Having castigated Ricky Ponting's team for letting England off the hook in the first Test, the Australian media were more circumspect in their assessment of the defeat and full of admiration for Andrew Flintoff's brilliance with the ball.
"Fiery Flintoff spell breaks Poms' 75-year Lord's jinx," Melbourne tabloid The Herald Sun pithily announced on its back page, next to a picture of the burly Lancastrian all-rounder raising his arms after taking one of his five wickets.
"Flintoff lords it over Australia in historic win," the Age newspaper said of the injury-ravaged bowler, who announced he would retire from Test cricket at the end of the series.
Flintoff's hostile spell on the final morning quickly eradicated any faint hopes the tourists had of recording an unlikely victory and was reminiscent of another Englishman who tormented Australians in past Ashes series.
"It reminded me a bit of [Ian] Botham in the 1980s... Freddie just had a superb Test match," former Australia bowler Geoff Lawson gushed on Sky News.
Much less praise was reserved for England captain Andrew Strauss, however, whose first innings 161 was overlooked after he appeared to 'grass' a catch in removing struggling Australian opener Phillip Hughes on the fourth day.
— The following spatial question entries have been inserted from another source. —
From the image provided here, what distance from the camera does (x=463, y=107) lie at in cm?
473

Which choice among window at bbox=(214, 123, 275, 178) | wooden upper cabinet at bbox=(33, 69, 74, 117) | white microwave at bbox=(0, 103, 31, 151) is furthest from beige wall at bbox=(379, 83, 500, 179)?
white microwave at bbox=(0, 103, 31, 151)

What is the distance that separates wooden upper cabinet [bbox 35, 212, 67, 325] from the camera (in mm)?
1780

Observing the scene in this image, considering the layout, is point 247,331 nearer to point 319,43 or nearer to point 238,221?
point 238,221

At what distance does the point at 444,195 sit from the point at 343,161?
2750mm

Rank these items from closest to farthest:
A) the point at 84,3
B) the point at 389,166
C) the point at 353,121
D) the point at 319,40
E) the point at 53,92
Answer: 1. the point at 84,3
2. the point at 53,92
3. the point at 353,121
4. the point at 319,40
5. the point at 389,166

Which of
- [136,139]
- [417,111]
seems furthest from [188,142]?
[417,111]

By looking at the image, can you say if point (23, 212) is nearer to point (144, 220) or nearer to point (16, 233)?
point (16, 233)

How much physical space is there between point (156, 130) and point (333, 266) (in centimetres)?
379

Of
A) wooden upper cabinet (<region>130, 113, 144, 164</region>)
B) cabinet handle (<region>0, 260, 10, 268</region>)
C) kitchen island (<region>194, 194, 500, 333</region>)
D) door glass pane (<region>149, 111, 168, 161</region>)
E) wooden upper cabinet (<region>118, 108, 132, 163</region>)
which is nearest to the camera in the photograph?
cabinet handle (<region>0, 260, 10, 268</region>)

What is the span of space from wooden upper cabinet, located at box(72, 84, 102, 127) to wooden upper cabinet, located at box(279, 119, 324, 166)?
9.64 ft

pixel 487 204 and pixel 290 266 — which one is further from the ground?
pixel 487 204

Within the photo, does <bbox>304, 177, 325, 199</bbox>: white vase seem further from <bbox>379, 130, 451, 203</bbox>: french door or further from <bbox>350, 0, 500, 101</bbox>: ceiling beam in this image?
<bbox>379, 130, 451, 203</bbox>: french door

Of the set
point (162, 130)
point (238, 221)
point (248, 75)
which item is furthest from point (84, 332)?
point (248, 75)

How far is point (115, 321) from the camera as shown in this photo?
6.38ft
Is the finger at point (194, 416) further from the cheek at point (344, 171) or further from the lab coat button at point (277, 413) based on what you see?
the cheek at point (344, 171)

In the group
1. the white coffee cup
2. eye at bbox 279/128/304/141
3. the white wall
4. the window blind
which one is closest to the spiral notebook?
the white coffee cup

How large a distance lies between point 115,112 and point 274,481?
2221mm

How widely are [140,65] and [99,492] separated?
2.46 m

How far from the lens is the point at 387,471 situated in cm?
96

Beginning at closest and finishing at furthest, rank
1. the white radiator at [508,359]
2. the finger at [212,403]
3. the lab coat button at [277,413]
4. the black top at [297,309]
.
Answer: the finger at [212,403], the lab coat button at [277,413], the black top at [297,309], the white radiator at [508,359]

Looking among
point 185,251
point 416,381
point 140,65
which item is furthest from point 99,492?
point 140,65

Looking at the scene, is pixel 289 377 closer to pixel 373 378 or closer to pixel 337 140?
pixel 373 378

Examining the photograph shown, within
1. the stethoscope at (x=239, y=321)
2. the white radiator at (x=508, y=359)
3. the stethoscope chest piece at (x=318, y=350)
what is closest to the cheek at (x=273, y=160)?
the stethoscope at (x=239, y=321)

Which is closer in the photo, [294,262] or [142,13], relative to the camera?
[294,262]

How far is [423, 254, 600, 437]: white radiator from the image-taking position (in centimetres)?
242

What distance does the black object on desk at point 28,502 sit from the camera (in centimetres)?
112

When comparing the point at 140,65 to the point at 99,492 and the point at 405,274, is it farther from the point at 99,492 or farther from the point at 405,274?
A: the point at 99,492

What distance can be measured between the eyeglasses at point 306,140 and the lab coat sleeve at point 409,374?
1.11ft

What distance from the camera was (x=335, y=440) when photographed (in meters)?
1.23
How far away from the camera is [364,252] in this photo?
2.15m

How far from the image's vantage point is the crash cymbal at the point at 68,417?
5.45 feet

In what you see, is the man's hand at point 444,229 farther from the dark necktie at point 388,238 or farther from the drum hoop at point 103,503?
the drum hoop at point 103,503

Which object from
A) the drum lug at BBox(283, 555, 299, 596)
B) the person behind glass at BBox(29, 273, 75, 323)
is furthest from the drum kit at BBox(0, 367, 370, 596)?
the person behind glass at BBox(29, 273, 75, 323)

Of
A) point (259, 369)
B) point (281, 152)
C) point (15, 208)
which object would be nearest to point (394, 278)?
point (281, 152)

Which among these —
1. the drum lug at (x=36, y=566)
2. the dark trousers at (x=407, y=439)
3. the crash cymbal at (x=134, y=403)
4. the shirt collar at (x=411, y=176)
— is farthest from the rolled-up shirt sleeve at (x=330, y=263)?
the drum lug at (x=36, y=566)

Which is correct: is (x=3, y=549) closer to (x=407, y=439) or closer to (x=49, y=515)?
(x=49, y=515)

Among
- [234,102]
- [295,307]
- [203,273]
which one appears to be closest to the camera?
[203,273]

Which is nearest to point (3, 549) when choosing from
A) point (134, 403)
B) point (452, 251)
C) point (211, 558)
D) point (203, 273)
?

Strauss, lambasted in Australia for sending a 12th man and a physiotherapist in the dying overs of the Cardiff Test, had made baseless appeals and allowed his team to sledge too much in their hunt for the win, according to one columnist in the Age.
"At Lord's, England again has been the uglier team... [Their] bowlers have sledged more than Australia's... Strauss' England had revealed itself to be competitive, but manipulative and petty," it said.
In short, they had acted rather too Australian, the columnist concluded.
Ponting must now rejuvenate a downcast dressing room before the third Test, with key players struggling and warnings ringing in his ears about becoming only the second Australia captain to lose two series in England, the first in more than 120 years.
Selectors have few options to replace Hughes at Edgbaston, while injured paceman Brett Lee is unlikely to be fit enough to step in for wayward all-rounder Mitchell Johnson.
"Johnson's failure to find a consistent length and line, and subsequent lack of pressure, is Australia's biggest worry," the Herald Sun said.
England, however, can head into the third Test on a high and with grudging praise from former Australian Prime Minister and avowed cricket enthusiast John Howard.
"They deserved to win because they did play better than us," Howard told Australian national radio. "They behaved, dare I say it, like an Australian team in the field."